M’étant réorientée professionnellement par un retour aux études universitaires après près de 25 années, j’étais prête et ouverte à un nouveau défi. Une renaissance professionnelle, quoi. À ma grande déception, mes démarches auprès de mon centre local d’emploi pour de la formation vers un nouveau rôle ont été vaines car pour les personnes de mon âge, soit la cinquantaine, aucun programme de formation n’existe, m’a-t-on dit. J’ai donc décidé de regarder sur des sites d’emploi et postuler sur le peu d’offres correspondant à mes intérêts et aptitudes mais surtout avec les compétences que je détenais. J’ai rapidement eu un malaise à voir le nombre de compétences requises pour des postes dont j’étais apte à faire et un immense fossé s’est creusé sur ce que j’avais à cœur à accomplir et la réalité du marché actuel. J’ai pris connaissance de beaucoup d’offres, appliqué que sur certaines et je n’ai obtenu que peu de retour. Plus motivée que jamais, j’étais ouverte à de la formation en emploi avec une grande détermination et volonté d’apprendre de nouvelles choses. Ce que je craignais tant et ce qui m’était connu ces dernières années se sont répétés: très peu de retours d’employeurs ont eu lieu sur mes postulations. Et lorsque cela se produisait, je savais pertinemment très bien que le parcours de mon CV serait scruté à la loupe.

J’ai encore le souvenir d’une entrevue durant laquelle, d’un air perplexe, le jeune recruteur a regardé mon CV et m’a dit que mon parcours était dur à comprendre du fait que j’avais passé mes 20 premières années au sein de la même entreprise et par la suite, obtenu des postes de plus courtes durées parsemés de périodes d’inactivité et d’un retour aux études. Comment le jeune recruteur devant moi pouvait comprendre qu’il fut une époque où l'engagement profond et la loyauté étaient des valeurs reconnues en emploi? Comment pouvait-il comprendre que mes postes provenant de divers univers parsemés de trous blancs qui ont suivi mes 20 années en emploi n’ont pas été le reflet d’un manque de volonté à vouloir évoluer et rester au sein d’une entreprise, mais bien celui de la société actuelle où nous sommes contraints dans ma tranche d’âge à être sur des sièges éjectables, que ce soit par une intégration en formation défaillante ou d’aptitudes manquantes pouvant être palliées rapidement par de la formation en emploi? Mon CV est atypique, comme on dit. Malgré les jugements qu’on a posés parfois sur mon parcours et l’étonnement des recruteurs que je perçois lorsqu’ils me citent mes dates d’emploi afin de les valider, je sens bien que je ne suis plus au goût du jour et que le temps qu’il me reste à travailler rebute certains employeurs à m’embaucher. 

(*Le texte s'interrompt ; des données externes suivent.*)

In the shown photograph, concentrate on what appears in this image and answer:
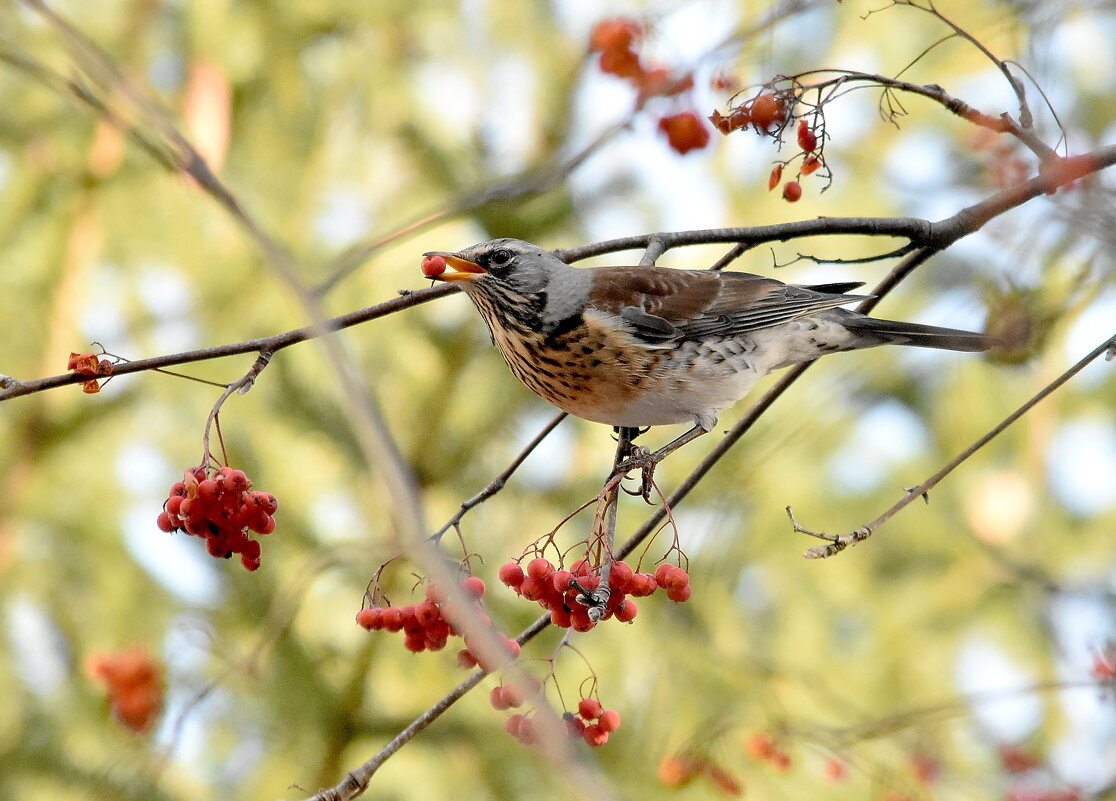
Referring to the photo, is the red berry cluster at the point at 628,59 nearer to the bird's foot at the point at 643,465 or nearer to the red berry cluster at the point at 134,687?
the bird's foot at the point at 643,465

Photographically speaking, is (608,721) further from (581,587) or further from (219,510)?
(219,510)

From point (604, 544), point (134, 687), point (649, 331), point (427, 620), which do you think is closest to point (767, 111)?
point (649, 331)

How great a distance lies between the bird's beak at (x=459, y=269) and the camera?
240 cm

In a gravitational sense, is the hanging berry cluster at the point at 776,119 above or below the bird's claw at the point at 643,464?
above

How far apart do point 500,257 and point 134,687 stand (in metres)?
1.40

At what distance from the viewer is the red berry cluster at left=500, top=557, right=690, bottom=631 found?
174cm

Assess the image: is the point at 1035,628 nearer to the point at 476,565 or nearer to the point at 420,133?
the point at 476,565

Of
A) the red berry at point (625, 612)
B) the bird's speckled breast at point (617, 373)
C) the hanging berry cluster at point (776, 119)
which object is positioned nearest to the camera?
the red berry at point (625, 612)

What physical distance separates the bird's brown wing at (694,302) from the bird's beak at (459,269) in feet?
1.03

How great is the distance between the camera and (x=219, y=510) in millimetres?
1875

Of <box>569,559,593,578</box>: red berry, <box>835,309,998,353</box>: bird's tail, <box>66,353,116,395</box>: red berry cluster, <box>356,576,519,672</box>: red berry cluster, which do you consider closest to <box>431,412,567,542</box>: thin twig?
<box>356,576,519,672</box>: red berry cluster

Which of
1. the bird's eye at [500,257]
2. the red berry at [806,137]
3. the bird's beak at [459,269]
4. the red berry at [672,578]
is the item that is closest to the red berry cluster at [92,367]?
the bird's beak at [459,269]

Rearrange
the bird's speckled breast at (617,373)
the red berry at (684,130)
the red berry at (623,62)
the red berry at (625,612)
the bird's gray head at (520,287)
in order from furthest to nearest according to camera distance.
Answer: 1. the red berry at (623,62)
2. the red berry at (684,130)
3. the bird's gray head at (520,287)
4. the bird's speckled breast at (617,373)
5. the red berry at (625,612)

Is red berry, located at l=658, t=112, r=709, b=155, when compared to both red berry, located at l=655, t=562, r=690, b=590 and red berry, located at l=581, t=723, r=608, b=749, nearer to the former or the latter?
red berry, located at l=655, t=562, r=690, b=590
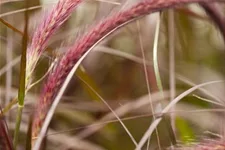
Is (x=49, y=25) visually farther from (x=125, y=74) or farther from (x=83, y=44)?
(x=125, y=74)

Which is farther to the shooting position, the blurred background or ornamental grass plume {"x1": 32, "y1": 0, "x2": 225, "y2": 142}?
the blurred background

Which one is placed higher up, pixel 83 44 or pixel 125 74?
pixel 83 44

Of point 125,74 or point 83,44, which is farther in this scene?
point 125,74

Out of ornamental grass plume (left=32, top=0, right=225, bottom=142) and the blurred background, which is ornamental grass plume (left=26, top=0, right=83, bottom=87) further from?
the blurred background

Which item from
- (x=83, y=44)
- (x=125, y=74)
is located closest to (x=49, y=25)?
(x=83, y=44)

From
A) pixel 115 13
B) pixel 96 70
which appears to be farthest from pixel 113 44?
pixel 115 13

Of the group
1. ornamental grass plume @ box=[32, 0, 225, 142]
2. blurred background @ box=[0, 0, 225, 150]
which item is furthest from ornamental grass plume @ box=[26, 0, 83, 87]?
blurred background @ box=[0, 0, 225, 150]
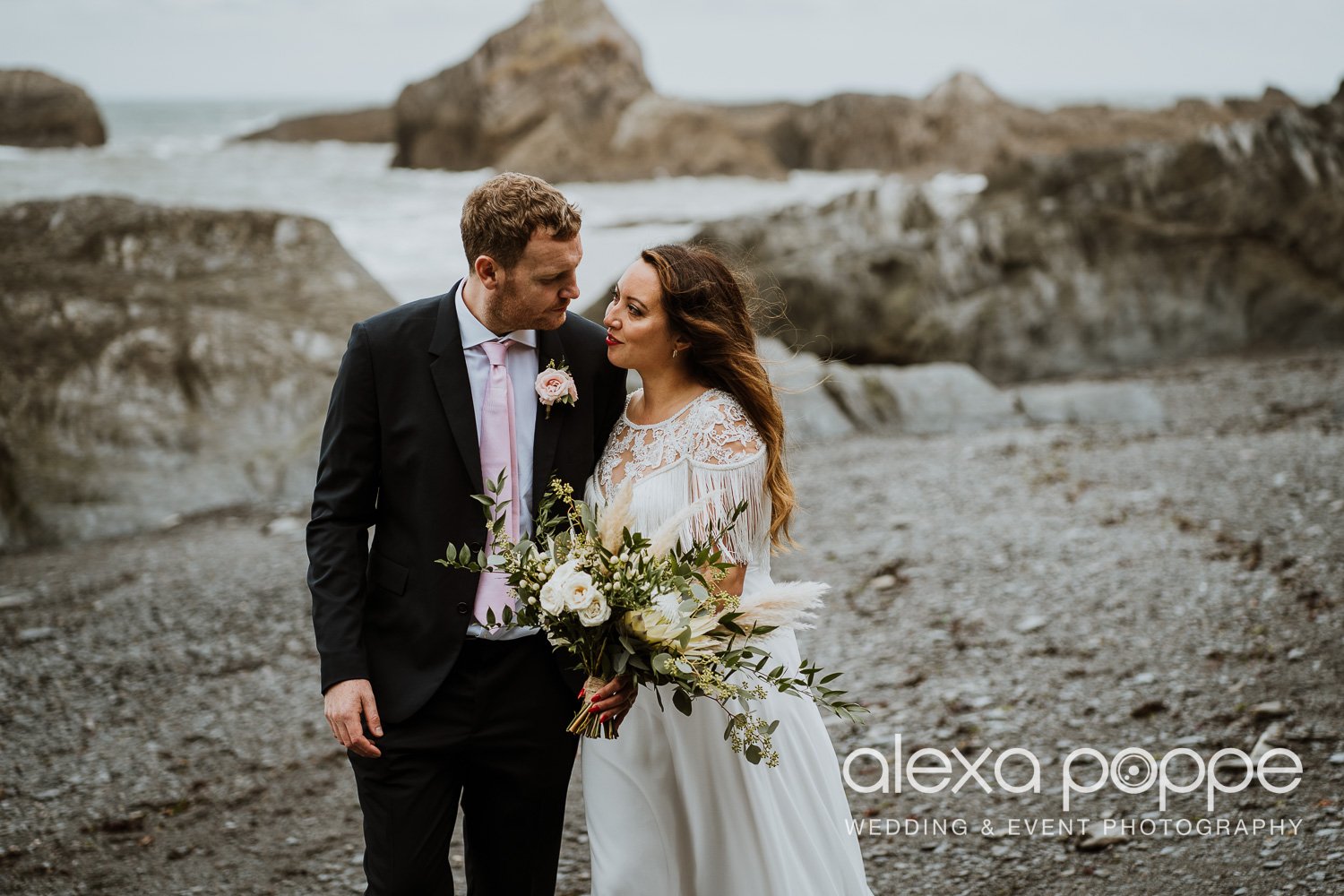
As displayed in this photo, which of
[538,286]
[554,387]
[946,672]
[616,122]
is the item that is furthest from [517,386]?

Pourtant, j’ai connu récemment les deux côtés de la médaille. Mon retour aux études, que j'ai décidé de faire dans la dernière année, s'est fait en ressources humaines. J'ai donc eu l'occasion de vivre l'expérience des processus de recrutement sous une autre perspective. Tant par ce que j’ai vécu en recherche d’emploi qu’en travaillant dans ce milieu, je conclue que les employeurs ne considèrent pas toujours qu’ils gagneraient tout autant à embaucher et investir en formation auprès des candidats dans ma tranche d'âge qui ont un vécu professionnel et qui souhaitent tout simplement se positionner et s’engager auprès d’un seul même employeur. En 2022, qui dit qu'une personne plus jeune restera plus longtemps en entreprise et que l’investissement est assuré sur la rétention de la main-d’œuvre? Comme Félix Leclerc l’a si bien dit: « La meilleure façon de tuer un homme, c’est de l’empêcher de travailler ». Tout comme moi, plusieurs connaissent les dommages causés par un manque d’ouverture de certains employeurs à nous embaucher, soit le rejet, la faible estime de soi et un sentiment d’inutilité. D’ailleurs, cette situation vécue est aussi celle vécue par d'autres personnes de mon entourage dans ma tranche d’âge. En lien avec le message criant de pénurie de main-d’œuvre, j’ai tout de même espoir que les pensées vont évoluer et que je trouverai ma place… ainsi que d’autres personnes de mon entourage qui vivent la même situation.